Меня радовало, что жизнь графской четы пошла на лад. При таких обстоятельствах Гита все больше сближалась со мной. И мне не было никакого дела до того, что она опорочена — ведь от этого ее земли не стали меньше, а я, как бы безумно ни был влюблен, сознавал, что добившись брака с Гитой, немало приобрету, став их владельцем. А в придачу получу малышку Милдрэд, которая так мила, что я сердечно привязался к ней. Разве может женщина не испытывать теплое чувство к тому, кто так нежен с ее ребенком?
Но чтобы получить Гиту Вейк или хоть немного продвинуться на этом пути мне приходилось работать, работать и работать. Прощай, моя сладостная лень! Выполняя все новые и новые поручения моей прекрасной дамы, я узнавал, как ведутся в этих краях полевые работы, каковы здешние нравы и обычаи, с чем приходится считаться и чем можно с легкостью пренебречь. Я старательно постигал всю эту премудрость, дивясь собственному усердию. Правда, как выяснилось, одного усердия мало — но леди Гита только молча закусывала прелестную губку, когда я то и дело попадал впросак.
Уж мне эти овцы, эта шерсть — будь они неладны! Никогда бы не подумал, сколь это сложное и хлопотное дело. То местные крестьяне умудрялись всучить мне шерсть по завышенной цене, то я сам покупал пересохшую, прошлогоднюю, да еще и с недовесом в тюках. И лучше бы леди Гита сердилась и кричала, как моя прежняя госпожа, но я никогда не слышал от нее ни единого слова упрека. От ее ровного и невозмутимого голоса я еще острее ощущал собственную никчемность. О каких чувствах тут может идти речь?
Она и сама, едва прекратив кормить грудью дочь, с головой окунулась в дела. Меня поражали энергия и неутомимость леди Гиты. Разумеется, женщин сызмальства учат вести домашнее хозяйство, но она занималась не только домашними делами — в круг ее обязанностей входил присмотр за ремонтом дорог, возведением плотин и водоотводных каналов в фэнах, к тому же каждый день она проделывала верхом десяток-другой миль, скупая у йоменов шерсть.
От меня ей было не много проку, разве что я охранял ее во время этих поездок, но мы все время были вместе, как я того и хотел.

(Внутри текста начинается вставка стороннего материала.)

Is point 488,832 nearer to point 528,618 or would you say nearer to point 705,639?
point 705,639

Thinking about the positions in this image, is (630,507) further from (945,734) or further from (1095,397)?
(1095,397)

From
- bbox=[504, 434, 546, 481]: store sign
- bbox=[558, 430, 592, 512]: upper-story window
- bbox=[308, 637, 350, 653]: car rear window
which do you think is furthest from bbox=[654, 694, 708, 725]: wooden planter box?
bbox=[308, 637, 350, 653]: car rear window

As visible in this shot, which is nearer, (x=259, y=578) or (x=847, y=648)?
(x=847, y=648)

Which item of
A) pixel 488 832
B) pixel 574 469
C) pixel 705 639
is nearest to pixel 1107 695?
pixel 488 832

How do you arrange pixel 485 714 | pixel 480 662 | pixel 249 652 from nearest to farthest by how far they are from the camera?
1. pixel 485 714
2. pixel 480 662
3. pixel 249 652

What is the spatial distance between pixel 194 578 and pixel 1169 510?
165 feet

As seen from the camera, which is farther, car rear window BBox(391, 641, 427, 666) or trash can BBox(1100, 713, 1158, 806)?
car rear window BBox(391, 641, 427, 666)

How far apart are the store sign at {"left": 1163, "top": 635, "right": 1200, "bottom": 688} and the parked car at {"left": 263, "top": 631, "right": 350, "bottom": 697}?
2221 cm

Я скакал рядом, в кожаном доспехе и с мечом у пояса, и это придавало выезду леди Гиты внушительности и никто не смел бросить ей вслед оскорбительное слово или упрек, что взялась не за свое дело.
Минувшим летом леди Гита скупила немало руна и весьма удачно продала его на ярмарке в Норидже, оставшись довольной барышом не меньше, нежели иная леди победой своего избранника на турнире. Из вырученных денег была даже куплена одежда для меня, ибо моя старая пришла в полную негодность.
Я был тронут, ибо сам не умел заботиться о своих нарядах. Теперь я выглядел сущим лордом — в новой синей тунике и широком плаще цвета бордо. Но когда она преподнесла мне в подарок лютню, я едва не прослезился.
— Я знаю, как вы любите петь, Ральф. Вы прирожденный трубадур, и вам не обойтись без инструмента.
И я пел ей лучшие свои песни, вкладывая в них всю душу, все сердце. Мне был приятен влажный взволнованный блеск ее глаз. Я по-прежнему надеялся… Пусть я не оправдывал ее чаяний, но я любил ее! И даже ее деловитость и то удовлетворение, которое она испытывала от все возраставшего достатка, не могли меня заставить поверить, что только этого она и ждет от жизни.